Sunday, July 13, 2008

Australia lagging in energy efficiency: report

ABC News Online, Posted 5 hours 29 minutes ago 

Updated 2 hours 40 minutes ago

The Climate Institute says Australia will squander its opportunities to reduce emissions unless it tackles its poor performance in energy efficiency and productivity.

A new report shows developed and developing countries are more competitive in energy production than many sectors of the Australian economy.

It found Australia is the second most inefficient of the Organisation for Economic Cooperation and Development (OECD) countries for manufacturing, and has the third most energy hungry economy - behind the United States and Canada.

Climate Institute CEO John Connor says the Government needs to have a strong national energy efficiency strategy, with a timeline of no later than 2015.

"That will require a suite of policies from building performance standard, appliance standards, much greater information and even looking at energy efficiency targets, particularly if we have a soft start to the emissions trading," he said.

Mr Connor says some of the more modern aluminium smelters in Africa have better efficiency standards than many Australian smelters.

"It does blow the myth somewhat that just because some plant may move overseas, means that there is carbon leakage or greater emissions as a result," he said.

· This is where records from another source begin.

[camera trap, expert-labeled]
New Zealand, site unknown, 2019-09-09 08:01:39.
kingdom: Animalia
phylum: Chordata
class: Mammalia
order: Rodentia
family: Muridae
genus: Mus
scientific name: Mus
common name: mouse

"If Australian plants want to be at world's best practice, they need to get up to date, make the investments that are necessary, and that in many sectors have been neglected."

Aluminium jobs

Meanwhile, the Australian Workers Union (AWU) is warning 15,000 aluminium sector jobs could be lost if the Government does not properly protect the industry under an emissions trading scheme.

The Government's plans on emissions trading are likely to become clearer on Wednesday when it releases a discussion paper on the issue.

AWU leader Paul Howes says the union is worried jobs will disappear overseas.

"If we were to sign an ETS that would force the aluminium out of our country, it's not like a global aluminium company is going to stop making aluminium and that could actually lead to the climate change issue becoming worse," he said.